NU††ER WA†CH
Kentucky Senate President Robert Stivers wept on the Senate floor Monday in talking about how hurt he was to see the University of Kentucky men’s basketball team kneeling during the national anthem before a game Saturday at Florida.
Stivers said the kneeling is protected by freedom of speech. “Was it at the right place or the right time, that is debatable,” he said before reading a letter of his uncle, Franklin Stivers, in combat during the Korean War in December 1950, and talking about his son’s duty in the military.
Laurel County Sheriff John Root and Jailer Jamie Mosely held a “burning party” of UK basketball apparel in protest. Root said on a Facebook post that UK may have won the game but lost respect. He criticized coach John Calipari, who joined the team in kneeling, for allowing the event.
UK coach John Calipari, who knelt with his players, defended their decision to do so Saturday.
“These kids are good kids,” he said. “They care about this country and all the other stuff. They’re trying to figure out life and making statements they think they have to make. I want to listen to what they’re saying, and then I’ll support them if they want me to be there.”

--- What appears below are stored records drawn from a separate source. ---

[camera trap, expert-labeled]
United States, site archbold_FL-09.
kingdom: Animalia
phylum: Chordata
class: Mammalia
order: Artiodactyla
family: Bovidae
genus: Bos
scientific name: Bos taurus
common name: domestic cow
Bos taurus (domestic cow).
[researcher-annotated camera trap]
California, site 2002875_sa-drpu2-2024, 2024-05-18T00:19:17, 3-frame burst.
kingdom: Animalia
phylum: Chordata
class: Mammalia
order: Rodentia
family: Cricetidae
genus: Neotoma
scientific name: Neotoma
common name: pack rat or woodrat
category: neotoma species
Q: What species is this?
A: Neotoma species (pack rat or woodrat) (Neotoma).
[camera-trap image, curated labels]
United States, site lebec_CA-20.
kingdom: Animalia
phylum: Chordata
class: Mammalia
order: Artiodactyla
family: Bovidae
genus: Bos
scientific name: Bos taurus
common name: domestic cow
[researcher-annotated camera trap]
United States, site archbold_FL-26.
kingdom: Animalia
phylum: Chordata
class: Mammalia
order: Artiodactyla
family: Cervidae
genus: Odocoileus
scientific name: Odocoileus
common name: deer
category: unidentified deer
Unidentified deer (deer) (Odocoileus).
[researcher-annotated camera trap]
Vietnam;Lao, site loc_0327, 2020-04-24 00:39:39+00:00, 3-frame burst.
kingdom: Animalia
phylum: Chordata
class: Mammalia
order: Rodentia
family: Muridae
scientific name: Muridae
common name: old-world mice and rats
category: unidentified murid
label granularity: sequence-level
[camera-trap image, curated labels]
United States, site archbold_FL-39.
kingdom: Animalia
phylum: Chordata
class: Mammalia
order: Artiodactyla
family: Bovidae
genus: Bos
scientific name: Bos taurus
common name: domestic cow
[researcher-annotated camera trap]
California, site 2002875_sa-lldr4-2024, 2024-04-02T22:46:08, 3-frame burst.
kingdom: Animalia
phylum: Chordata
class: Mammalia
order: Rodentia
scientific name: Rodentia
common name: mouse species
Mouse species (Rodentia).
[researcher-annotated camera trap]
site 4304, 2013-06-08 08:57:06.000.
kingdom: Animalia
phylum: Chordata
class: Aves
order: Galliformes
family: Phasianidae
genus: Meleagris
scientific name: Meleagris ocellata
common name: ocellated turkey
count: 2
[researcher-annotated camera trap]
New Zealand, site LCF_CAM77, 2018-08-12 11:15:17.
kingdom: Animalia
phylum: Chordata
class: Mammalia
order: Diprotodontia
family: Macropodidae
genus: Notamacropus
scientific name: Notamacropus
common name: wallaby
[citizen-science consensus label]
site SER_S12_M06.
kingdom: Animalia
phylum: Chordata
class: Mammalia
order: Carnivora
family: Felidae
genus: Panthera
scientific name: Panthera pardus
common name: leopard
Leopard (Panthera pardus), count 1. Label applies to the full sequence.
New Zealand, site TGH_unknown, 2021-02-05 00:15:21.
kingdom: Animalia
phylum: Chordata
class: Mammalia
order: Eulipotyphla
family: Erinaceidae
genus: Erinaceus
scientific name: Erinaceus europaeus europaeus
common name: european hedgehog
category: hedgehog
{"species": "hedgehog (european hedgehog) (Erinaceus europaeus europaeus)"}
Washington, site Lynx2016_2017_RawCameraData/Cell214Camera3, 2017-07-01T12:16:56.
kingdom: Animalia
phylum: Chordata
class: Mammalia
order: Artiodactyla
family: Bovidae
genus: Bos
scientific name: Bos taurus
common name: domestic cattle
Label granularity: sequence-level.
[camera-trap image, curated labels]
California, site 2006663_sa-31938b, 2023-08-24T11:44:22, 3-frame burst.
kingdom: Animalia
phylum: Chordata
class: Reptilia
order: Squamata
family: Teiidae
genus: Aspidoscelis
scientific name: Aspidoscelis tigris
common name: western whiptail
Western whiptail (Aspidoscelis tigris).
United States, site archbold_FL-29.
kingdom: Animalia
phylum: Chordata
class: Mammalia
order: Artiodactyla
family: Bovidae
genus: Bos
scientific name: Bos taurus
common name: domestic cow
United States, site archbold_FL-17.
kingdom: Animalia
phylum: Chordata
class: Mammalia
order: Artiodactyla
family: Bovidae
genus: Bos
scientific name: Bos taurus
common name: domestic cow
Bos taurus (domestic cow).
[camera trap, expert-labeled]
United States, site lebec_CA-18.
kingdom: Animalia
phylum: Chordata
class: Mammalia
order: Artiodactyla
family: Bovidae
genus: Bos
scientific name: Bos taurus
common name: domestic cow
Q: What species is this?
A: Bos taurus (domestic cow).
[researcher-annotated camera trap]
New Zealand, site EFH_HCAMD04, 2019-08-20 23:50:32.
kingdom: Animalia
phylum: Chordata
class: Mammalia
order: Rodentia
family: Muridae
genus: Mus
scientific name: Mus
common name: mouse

“Six of these players come from military families,” he said. “Either their father was in the military, their brother, their uncle, a couple of them, their grandfathers. They were in the military. This wasn’t about the military. … (Athletic director) Mitch Barnhart comes from a military family. We are supportive of all those things and our school is. But this came from their heart, and it was peaceful.”